Recipe poached pears in beer
Did you make this poached pears in beer sauce? Tag #byandreajanssen via Instagram or twitter . I love it when you make one of my recipes and I’m looking forward to look it up. You can also share your recipes on my Facebook channel or pin this recipe on Pinterestso you can find it easy next time. See you soon!

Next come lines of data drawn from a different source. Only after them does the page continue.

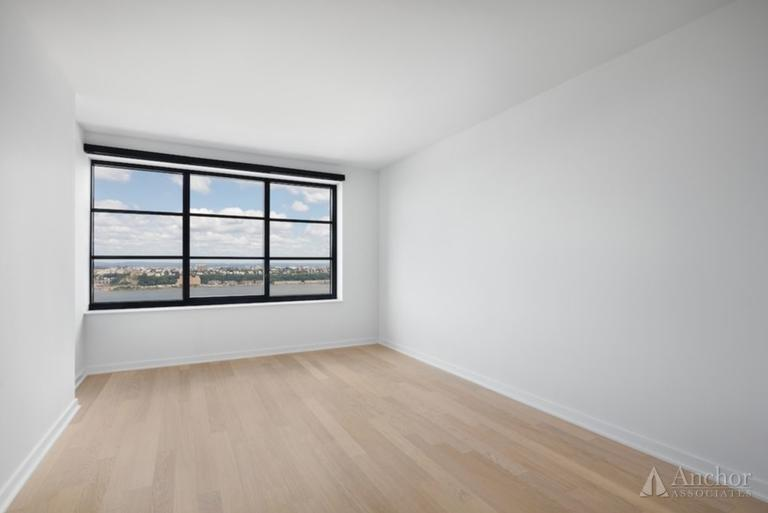 2 Bedroom Apartment in Downtown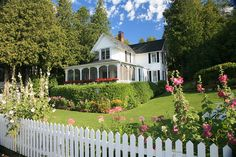 A cottage on Mackinac Island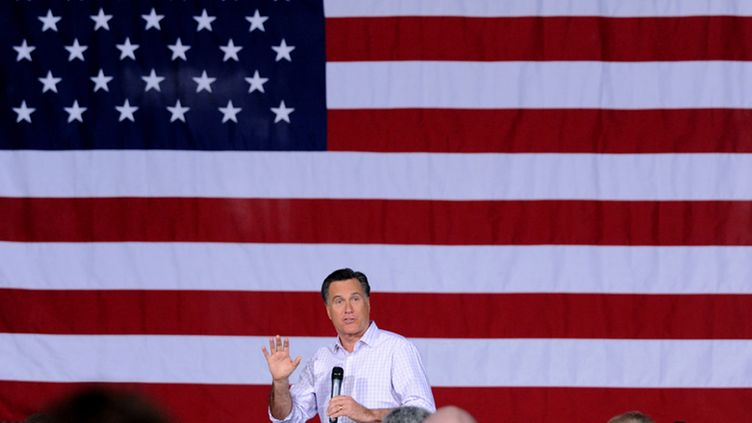 Republican presidential candidate Mitt Romney delivers remarks at a town hall meeting in Dayton, Ohio, USA, 03 March 2012. The Ohio Republican presidential primary will be held on 06 March 2012, Super Tuesday. EPA/MICHAEL REYNOLDS   Epa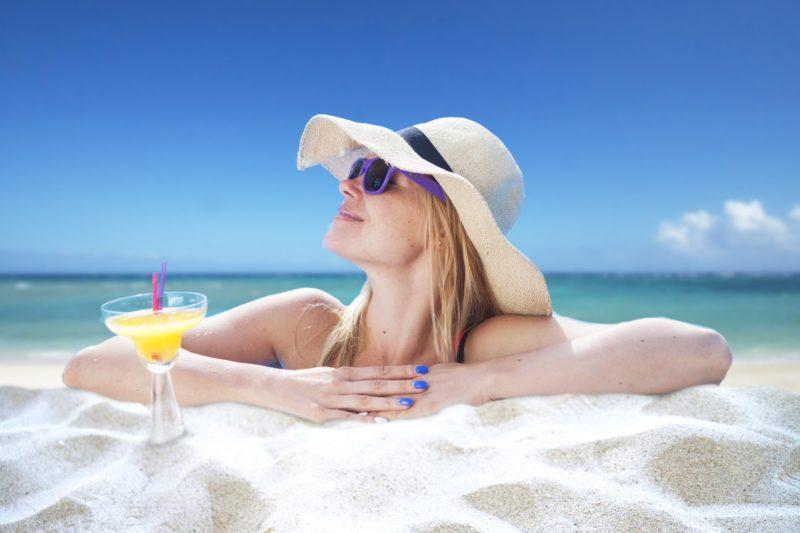 帽子をかぶって水着を着た白人女性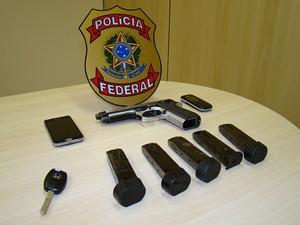 Uma pistola .40 foi encontrada na casa do suspeito na Grande Natal (Foto: Divulgação/PF)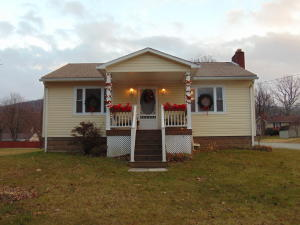 140 Elizabeth St, Hopwood, PA 15445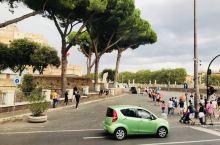 匆匆行走在罗马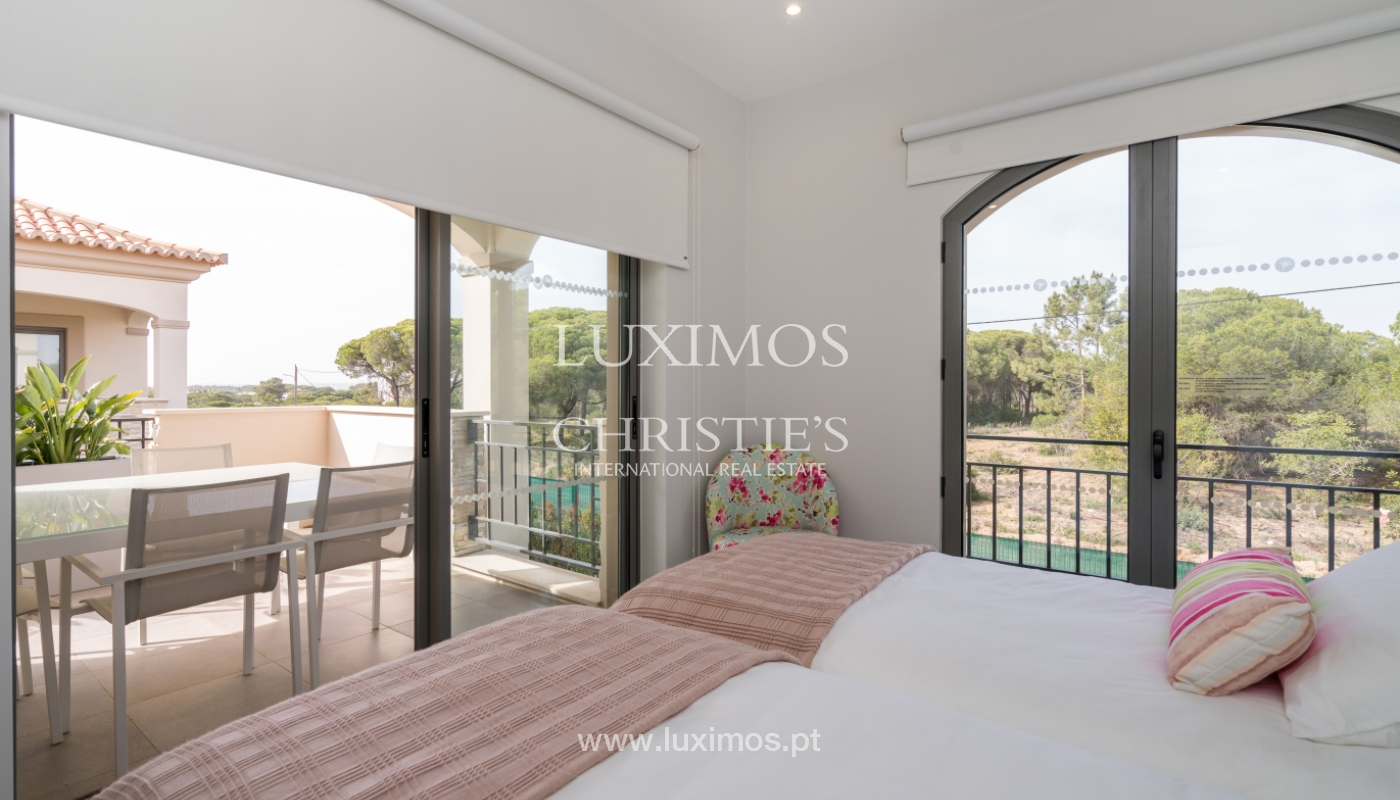 Sale of penthouse with sea view in Vilamoura, Algarve, Portugal_135729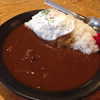 はな虎 - 料理写真:牛すじカレー(小盛)580円 目玉焼きトッピング+100円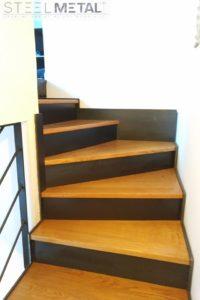 acel - escalier deux quart marches bois et contremarches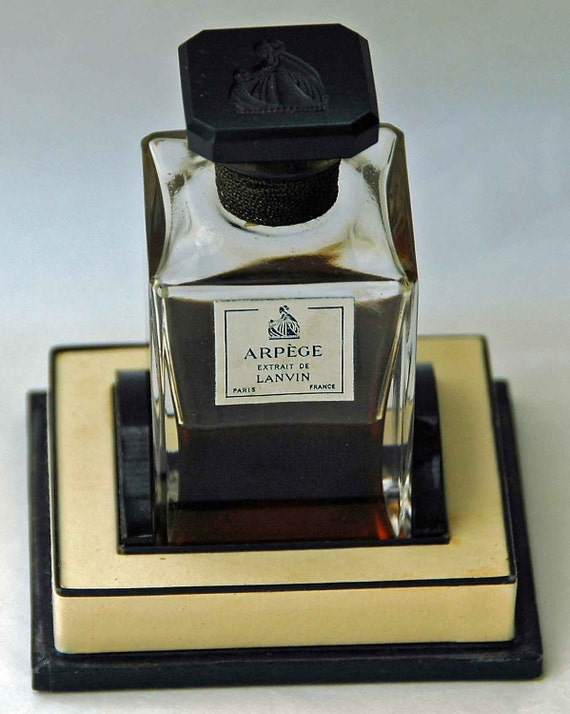 Vintage ARPEGE EXTRAIT de LANVIN Paris France Perfume Rare n Lovely 54gr n Original  Box, Bottle w/ Black Glass Intaglio Top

Poached pears in beer sauce
- 330 ml beer brown
- 8 tablespoons sugar
- 1 teaspoon vanilla extract
- 4 poach pears like Geiser Wildeman
- 3 cinnamon sticks
- 3 cloves
- 5 cm orange peel
- Mix the beer with the sugar and the vanilla extract in a small pan
- Peel the pears, but leave the stem
- With the apple drill, drill the pits from the pears.
- Put the pears upright in a pan.
- Add the cinnamon, cloves and orange peel into the moisture.
- Let the moisture slowly come to the boil.
- Put the heat low and place the lid so it covers half the pan.
- Poach for about 3 hours, look every half hour if the pears are still covered in juice otherwise turn them around.
- Turn off the heat and let the peers cool down.
- Put the pears in a bowl and add the sauce.